Death, violence and dementia haunt these images inspired by studio portraits of actresses and actors from the golden age of Hollywood and European cinema of the 1930s to 1950s, which I admire and collect. While staying true to the almost liturgical aesthetic that presented these 20th century icons bathed in glorious light, I added to the portraits some horrific touches: an actor covered in blood; a glamorous actress who seems to have been strangled; a collection of faces lost in confusion or denying their pain.
In the autumn of 2020, I experienced two personal tragedies simultaneously: the sudden death of a parent suffering from a neurodegenerative disease and a disastrous professional experience during work on a film in France. After my return to London, I started working on a new series of self-portraits expressing a double mourning: the disappearance of a loved one as well as that of an idealized vision of film production.

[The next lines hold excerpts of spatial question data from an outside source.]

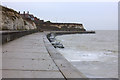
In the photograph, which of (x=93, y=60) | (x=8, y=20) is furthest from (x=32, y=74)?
(x=8, y=20)

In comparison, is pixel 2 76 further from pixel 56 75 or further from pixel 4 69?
pixel 56 75

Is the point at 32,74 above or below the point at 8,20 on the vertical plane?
below

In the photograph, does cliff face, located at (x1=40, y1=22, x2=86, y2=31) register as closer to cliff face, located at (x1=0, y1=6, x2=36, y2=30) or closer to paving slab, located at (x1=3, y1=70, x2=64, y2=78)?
cliff face, located at (x1=0, y1=6, x2=36, y2=30)

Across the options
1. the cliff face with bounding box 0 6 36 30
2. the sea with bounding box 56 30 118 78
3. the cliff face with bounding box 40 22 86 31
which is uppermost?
the cliff face with bounding box 40 22 86 31

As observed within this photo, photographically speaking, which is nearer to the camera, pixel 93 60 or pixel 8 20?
pixel 93 60

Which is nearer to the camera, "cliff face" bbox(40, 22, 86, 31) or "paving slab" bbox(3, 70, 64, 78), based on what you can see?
"paving slab" bbox(3, 70, 64, 78)

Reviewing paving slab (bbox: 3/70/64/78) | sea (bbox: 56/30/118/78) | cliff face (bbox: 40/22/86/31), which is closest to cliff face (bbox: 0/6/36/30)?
sea (bbox: 56/30/118/78)

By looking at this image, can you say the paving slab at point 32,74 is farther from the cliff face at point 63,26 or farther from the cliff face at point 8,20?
the cliff face at point 63,26

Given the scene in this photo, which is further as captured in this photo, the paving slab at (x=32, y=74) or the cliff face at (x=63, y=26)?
the cliff face at (x=63, y=26)

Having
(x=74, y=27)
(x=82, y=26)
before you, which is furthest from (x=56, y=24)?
(x=82, y=26)

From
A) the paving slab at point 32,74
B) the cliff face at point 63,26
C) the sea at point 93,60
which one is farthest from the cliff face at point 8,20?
the cliff face at point 63,26

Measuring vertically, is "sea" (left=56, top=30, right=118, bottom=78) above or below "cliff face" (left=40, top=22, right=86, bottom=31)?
below

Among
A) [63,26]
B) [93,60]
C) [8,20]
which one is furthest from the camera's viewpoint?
[63,26]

These characters are victims who have arrived at the top with dirty hands, sometimes forgetting themselves in an illusion of grandeur created by the industry's most cynical producers.
Produced spontaneously and on my own, this work documents my attempt to accept, not without violence, the passage of time. It's a new exercise around nostalgia and denial. Hollywood Nightmares shows the discomfort produced by the loss of what ne takes for eternal and pure, in both life and art, while still seeking, amongst the mess and sordidness, the signs of a light.